> [TASK OBJECTIVE]:
Swap every "pixel" in the data below for "point", keeping everything else the same. Leave the pictures out of your answer.
──────── LISTING ────────
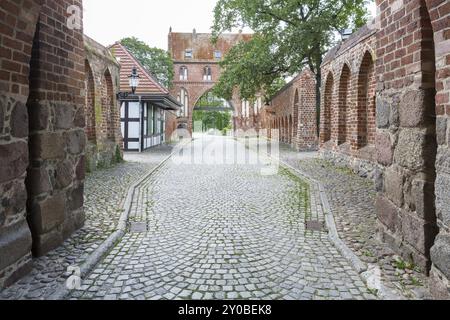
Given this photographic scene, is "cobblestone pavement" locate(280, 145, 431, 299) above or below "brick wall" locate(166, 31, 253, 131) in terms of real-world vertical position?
below

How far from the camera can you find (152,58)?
1513 inches

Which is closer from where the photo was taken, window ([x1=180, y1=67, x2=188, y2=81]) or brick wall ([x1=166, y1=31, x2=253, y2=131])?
brick wall ([x1=166, y1=31, x2=253, y2=131])

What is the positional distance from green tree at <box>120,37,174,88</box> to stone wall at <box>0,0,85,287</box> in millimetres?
33790

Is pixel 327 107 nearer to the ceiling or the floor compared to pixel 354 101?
nearer to the ceiling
────────
> [ANSWER TO THE TASK]:
Given this photographic scene, is "cobblestone pavement" locate(280, 145, 431, 299) above or below "brick wall" locate(166, 31, 253, 131) in terms of real-world vertical position?
below

How far from the camera can you find (152,58)?
1513 inches

Which is closer from where the photo was taken, window ([x1=180, y1=67, x2=188, y2=81]) or brick wall ([x1=166, y1=31, x2=253, y2=131])?
brick wall ([x1=166, y1=31, x2=253, y2=131])

What is the positional distance from green tree at <box>120,37,174,88</box> to stone wall at <box>0,0,85,287</box> in millimetres?
33790

Is point 327 107 nearer to the ceiling or the floor compared to point 354 101?
nearer to the ceiling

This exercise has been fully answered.